Visually, the level design and artwork is still great, but this port to the PS3 was handled by Electronic Arts rather than the original developers at Valve. Occasional hiccups in the frame rate suggest the adaptation to the PS3 hardware was less than trouble-free. What's more, the load times are considerably longer, which wouldn't be such a problem if Half-Life 2 didn't rely on the old save-and-reload gimmick during its more challenging moments. The in-game achievements that breathed new life into the Xbox 360 version by giving you an incentive to play with alternative goals are, of course, missing from the PS3 version.

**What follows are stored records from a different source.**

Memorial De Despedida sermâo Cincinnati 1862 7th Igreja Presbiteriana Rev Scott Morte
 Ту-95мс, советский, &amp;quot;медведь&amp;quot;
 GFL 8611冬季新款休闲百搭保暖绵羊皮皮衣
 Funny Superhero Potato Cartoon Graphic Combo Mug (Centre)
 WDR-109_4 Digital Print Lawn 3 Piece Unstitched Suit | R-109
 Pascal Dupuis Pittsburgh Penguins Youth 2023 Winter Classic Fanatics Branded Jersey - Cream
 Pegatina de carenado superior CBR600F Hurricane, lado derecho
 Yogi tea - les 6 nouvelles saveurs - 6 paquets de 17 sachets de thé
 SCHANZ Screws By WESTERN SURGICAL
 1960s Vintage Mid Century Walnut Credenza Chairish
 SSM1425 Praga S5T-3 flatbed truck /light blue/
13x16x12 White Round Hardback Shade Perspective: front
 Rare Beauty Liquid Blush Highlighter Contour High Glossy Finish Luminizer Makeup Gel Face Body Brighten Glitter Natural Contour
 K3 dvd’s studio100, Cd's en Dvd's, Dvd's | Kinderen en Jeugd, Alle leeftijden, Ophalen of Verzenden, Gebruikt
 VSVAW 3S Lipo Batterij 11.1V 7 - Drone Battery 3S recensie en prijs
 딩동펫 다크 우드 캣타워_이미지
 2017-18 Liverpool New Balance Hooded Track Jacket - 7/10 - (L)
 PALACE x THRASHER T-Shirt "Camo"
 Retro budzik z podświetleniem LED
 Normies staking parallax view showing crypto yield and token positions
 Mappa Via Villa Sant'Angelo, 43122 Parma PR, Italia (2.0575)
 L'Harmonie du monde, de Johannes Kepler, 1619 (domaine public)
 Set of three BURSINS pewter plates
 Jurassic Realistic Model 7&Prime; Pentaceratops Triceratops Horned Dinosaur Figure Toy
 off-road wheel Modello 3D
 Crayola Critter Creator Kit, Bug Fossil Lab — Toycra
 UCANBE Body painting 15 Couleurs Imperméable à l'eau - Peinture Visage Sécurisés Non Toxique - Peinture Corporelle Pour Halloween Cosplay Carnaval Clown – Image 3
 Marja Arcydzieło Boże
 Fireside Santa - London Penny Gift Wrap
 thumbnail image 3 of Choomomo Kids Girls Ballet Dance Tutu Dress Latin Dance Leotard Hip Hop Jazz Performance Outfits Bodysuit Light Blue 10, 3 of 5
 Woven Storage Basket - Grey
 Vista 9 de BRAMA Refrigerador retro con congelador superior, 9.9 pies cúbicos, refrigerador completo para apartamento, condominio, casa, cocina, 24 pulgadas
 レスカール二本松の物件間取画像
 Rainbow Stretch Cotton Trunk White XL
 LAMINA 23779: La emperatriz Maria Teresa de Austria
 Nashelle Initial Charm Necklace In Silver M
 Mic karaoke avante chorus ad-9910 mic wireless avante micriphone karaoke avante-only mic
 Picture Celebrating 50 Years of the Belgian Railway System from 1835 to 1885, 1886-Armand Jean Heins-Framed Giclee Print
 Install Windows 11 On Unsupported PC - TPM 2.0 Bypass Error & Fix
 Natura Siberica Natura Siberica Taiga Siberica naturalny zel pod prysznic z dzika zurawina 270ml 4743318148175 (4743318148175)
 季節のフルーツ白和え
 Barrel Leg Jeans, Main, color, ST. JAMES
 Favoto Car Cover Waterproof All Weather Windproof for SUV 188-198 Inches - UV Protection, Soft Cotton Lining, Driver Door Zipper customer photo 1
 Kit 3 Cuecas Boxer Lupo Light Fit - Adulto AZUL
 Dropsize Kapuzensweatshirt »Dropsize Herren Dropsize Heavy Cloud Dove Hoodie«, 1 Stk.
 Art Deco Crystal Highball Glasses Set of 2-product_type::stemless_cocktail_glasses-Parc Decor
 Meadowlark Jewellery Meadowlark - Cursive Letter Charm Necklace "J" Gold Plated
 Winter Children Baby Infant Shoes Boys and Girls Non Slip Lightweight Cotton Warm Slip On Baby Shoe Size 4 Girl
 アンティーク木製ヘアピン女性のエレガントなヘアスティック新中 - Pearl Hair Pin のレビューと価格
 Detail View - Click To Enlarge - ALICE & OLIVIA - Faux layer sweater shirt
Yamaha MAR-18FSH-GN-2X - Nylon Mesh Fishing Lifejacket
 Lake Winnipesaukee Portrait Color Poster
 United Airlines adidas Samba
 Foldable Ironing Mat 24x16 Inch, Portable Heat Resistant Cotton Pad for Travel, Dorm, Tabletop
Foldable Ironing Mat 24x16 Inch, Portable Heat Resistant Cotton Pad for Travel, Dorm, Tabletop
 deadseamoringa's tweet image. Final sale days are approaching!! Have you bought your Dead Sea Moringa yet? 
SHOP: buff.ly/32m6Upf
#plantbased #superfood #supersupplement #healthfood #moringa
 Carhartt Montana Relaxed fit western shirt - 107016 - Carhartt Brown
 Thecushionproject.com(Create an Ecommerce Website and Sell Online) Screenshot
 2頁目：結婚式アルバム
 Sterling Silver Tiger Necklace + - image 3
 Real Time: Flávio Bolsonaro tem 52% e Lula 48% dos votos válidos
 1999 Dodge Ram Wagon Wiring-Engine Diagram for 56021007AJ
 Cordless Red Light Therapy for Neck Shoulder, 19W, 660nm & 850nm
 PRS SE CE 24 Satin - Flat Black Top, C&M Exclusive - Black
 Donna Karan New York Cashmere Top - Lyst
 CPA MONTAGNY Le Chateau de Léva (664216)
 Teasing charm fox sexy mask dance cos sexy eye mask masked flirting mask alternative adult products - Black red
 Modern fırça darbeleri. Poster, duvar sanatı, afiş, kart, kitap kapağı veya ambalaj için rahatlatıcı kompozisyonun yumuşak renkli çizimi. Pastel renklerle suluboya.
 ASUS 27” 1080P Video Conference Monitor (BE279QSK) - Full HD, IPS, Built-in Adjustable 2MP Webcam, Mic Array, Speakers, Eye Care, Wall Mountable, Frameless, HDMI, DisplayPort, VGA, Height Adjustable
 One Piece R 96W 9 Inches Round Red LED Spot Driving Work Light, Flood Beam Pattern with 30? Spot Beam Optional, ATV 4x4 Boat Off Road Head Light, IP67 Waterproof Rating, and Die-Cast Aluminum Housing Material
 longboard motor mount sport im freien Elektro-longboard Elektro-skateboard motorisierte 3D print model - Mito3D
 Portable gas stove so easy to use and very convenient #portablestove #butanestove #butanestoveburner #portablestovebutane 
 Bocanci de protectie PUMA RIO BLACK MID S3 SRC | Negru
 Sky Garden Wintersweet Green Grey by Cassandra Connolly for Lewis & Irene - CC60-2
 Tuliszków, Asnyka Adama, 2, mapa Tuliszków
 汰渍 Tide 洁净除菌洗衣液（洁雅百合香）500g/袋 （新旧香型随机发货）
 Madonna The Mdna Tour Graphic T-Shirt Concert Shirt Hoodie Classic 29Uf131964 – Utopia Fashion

The characters' animation and expressive faces still look great. The sound design is timeless, from the voice acting to the oomph of gunfire to the incidentals like the familiar whack of your crowbar or the scream of a burning zombie. These are iconic bits of the Half-Life series, and they hold up even if the corridor gameplay is getting long in the tooth. As narrative, it also holds up. Half-Life 2 presents a ruined world in the aftermath of the original Half-Life's lab accident.

But trying to make your way through Half-Life 2 with a gamepad can be awkward. It seems that Valve did very little to adapt the interface to a PlayStation controller. When you've got headcrabs jumping past you or manhacks rushing at your face or a shambling zombie in need of a headshot, it's painfully obvious that this was a game designed for the combination of fast turning and pinpoint precision you only get with a mouse. Consider, too, the many vehicle sequences in the Half-Life 2 games. Instead of exciting chases, they're worst-case scenarios for how to combine driving and shooting with two analog sticks. It's a huge mess that draws out the driving for far too long.